§ **WHAT TO WORK ON**: Filter the rows below and copy every line that contains the string "cabin", matching case exactly.

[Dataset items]
**********

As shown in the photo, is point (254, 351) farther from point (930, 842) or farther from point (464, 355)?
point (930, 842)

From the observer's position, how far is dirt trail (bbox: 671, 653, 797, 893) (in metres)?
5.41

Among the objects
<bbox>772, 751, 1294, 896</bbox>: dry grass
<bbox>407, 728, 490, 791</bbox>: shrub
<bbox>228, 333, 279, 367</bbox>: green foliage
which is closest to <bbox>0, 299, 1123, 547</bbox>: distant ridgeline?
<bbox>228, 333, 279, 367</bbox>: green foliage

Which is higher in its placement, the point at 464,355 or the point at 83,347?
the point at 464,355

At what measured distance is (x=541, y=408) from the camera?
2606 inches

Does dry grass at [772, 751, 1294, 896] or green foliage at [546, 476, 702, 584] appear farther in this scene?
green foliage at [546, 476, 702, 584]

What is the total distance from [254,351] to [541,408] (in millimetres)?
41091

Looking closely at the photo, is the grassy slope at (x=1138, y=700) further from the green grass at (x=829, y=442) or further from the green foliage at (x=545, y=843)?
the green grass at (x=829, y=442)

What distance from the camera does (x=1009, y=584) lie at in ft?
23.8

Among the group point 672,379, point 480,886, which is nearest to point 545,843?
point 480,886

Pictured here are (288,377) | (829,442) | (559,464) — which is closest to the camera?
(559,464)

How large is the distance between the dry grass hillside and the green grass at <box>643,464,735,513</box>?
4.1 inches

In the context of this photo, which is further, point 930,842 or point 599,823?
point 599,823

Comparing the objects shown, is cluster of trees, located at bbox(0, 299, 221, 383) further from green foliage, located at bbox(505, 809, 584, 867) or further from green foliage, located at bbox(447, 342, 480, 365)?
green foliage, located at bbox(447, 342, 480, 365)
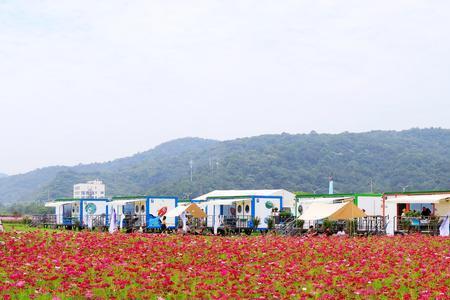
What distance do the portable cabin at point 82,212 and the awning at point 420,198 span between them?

**********

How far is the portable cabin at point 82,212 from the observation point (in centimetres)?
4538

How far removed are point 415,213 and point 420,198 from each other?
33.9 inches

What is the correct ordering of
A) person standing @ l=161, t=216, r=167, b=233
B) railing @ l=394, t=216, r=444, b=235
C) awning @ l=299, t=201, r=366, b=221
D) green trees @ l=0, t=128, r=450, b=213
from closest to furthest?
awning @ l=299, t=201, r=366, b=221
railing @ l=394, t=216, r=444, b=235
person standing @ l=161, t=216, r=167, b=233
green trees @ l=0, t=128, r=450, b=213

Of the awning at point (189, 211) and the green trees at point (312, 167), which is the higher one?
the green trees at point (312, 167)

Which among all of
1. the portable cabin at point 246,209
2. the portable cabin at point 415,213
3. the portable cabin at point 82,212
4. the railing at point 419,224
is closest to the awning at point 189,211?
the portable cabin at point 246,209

**********

§ **EXPECTED OUTPUT**:
What distance do the portable cabin at point 82,212 and the awning at point 420,198 span between them?
How far is the portable cabin at point 82,212 from the observation point (in centimetres)?
1. the portable cabin at point 246,209
2. the portable cabin at point 415,213
3. the portable cabin at point 82,212
the portable cabin at point 246,209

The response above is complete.